Some former CIA agents agree that the policies made their jobs harder and hurt morale.
''[The rule] did make the workday a lot easier,'' former CIA field officer Robert Baer told the New Yorker last week. ''I just watched CNN. No one cared.''
Baer said that after the new regulations were put in place, recruitment of sources fell to the point where the CIA had no agents in central Asian nations Uzbekistan and Tajikistan, which are also threatened by Islamic militants.
Some lawmakers agree with Woolsey. Sen. Bob Graham, a Florida Democrat who leads the Senate Intelligence Committee, told CNN that the restrictive regulations might be ''one of the prime factors'' in the failure to predict the attacks. He said the kind of people needed to infiltrate terrorists groups don't ''come out of monasteries.''.
On NBC's ''Meet the Press'' on the Sunday after the bombing, Vice President Dick Cheney appeared to support revoking that standard.
''If you're going to deal only with sort of officially approved, certified good guys, you're not going to find out what the bad guys are doing,'' Cheney said. ''You need to have on the payroll some very unsavory characters if, in fact, you're going to be able to learn all that needs to be learned in order to forestall these kinds of activities.''
But some intelligence analysts agree with Torricelli that the policy isn't at fault.
''In this case of the September 11 attacks, I would say the policy is largely unrelated,'' said Dan Smith, chief of research at the Center for Defense Information.

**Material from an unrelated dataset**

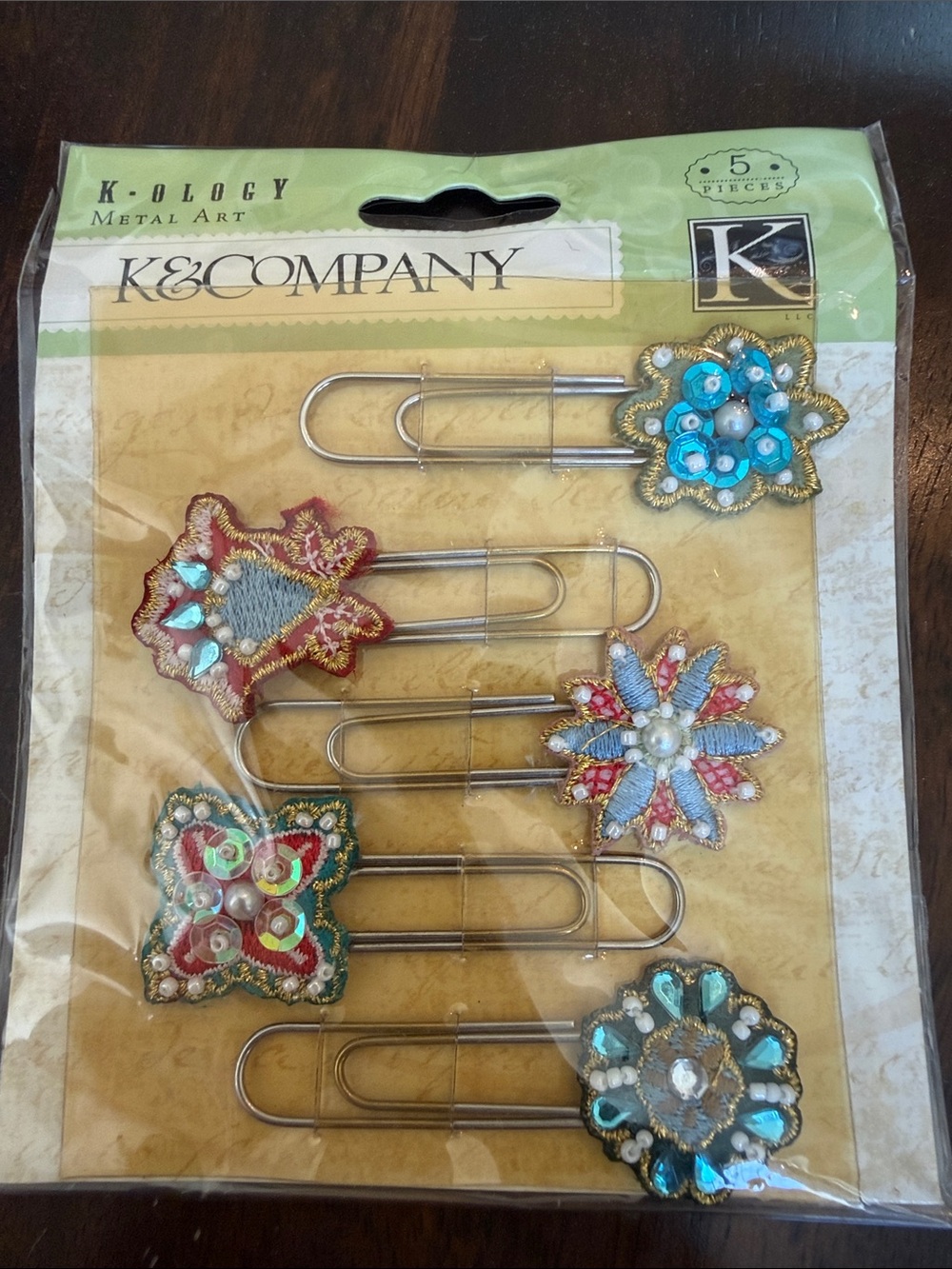 Turquoise and Multicolor Decorative Paper Clips -‎ Pack of 5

Smith, who served as military intelligence officer for 23 years in U.S. Army, suggested that the hiring of ''unsavory characters'' can be a useful tool against larger terrorist groups like Hamas and Hezbollah, but may not be effective against Al-Qaeda and bin Laden.

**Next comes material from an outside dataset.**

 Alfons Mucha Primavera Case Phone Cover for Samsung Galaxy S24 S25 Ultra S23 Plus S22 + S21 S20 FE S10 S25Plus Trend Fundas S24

''From what we know about the cellular nature and organization of Al-Qaeda, they seem to be based on extended families and long-term acquaintances,'' Smith said. ''It's very hard to penetrate that kind of organization because of its cellular nature.''.
Torricelli said Tuesday that accountability is important.

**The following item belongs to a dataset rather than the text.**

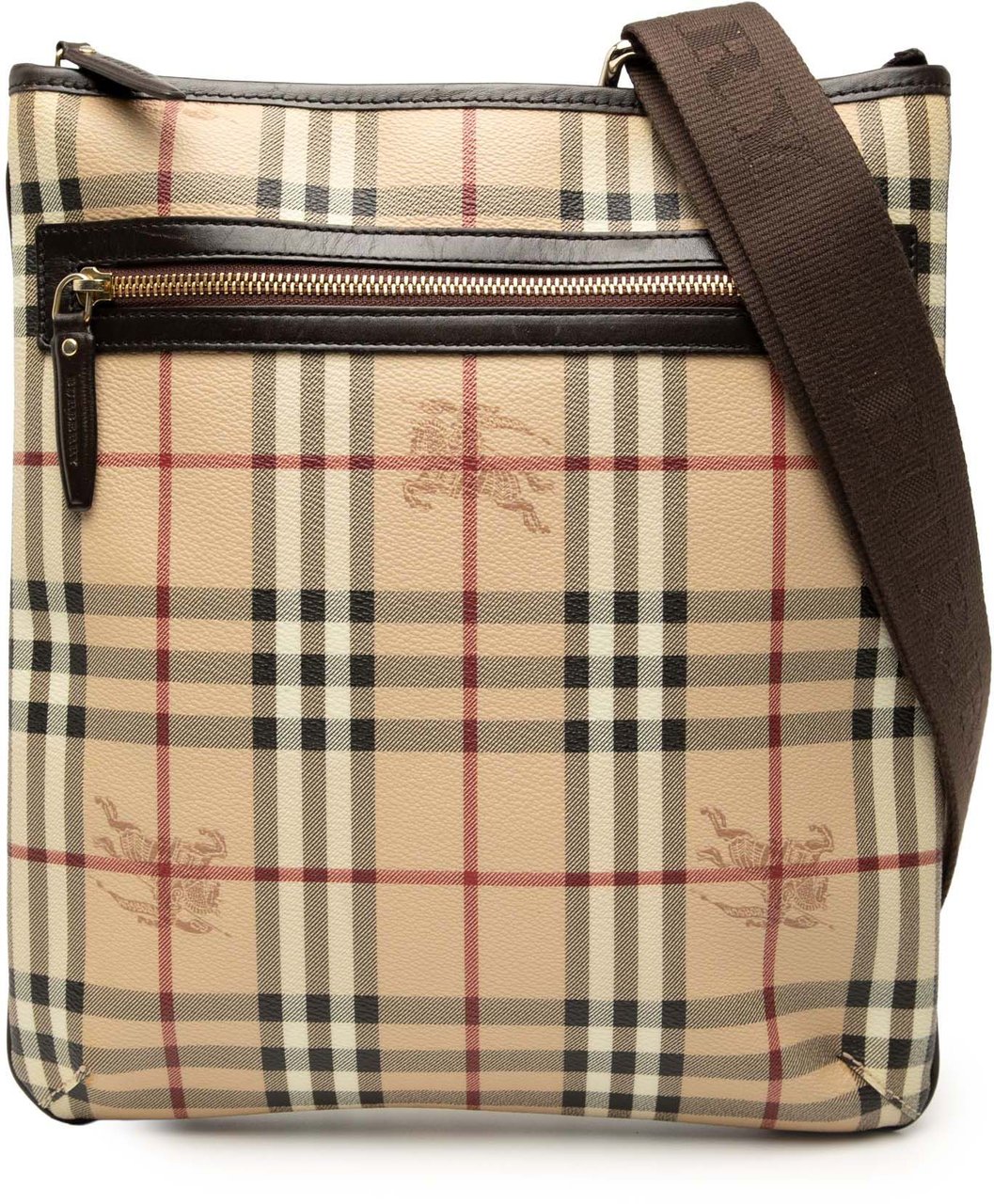 Burberry Haymarket Check Coated Canvas Crossbody Bruin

''We want the decision made by the CIA director, not by a field agent,'' Torricelli said. ''I don't think it's possible to infiltrate narcotics traffickers without using people who have had long relationships with them. But I think it is important to know that the people we have hired are not continuing to harm American citizens and others.''.
Next week, Torricelli said he would introduce legislation to establish a board of inquiry to determine why U.S. intelligence agencies failed to prevent the attacks. The panel may be modeled after the Warren Commission that probed the death of President John F. Kennedy, involving both public and private figures.
''I do not rise to cast blame, but I do ask for accountability,'' Torricelli said. Even though Congress has regular oversight of the CIA, the special review is warranted.
''There is a national tradition from Pearl Harbor to the Kennedy assassination to the Challenger disaster, a tradition of having the nation step back and doing some deep analysis of what went wrong,'' Torricelli said.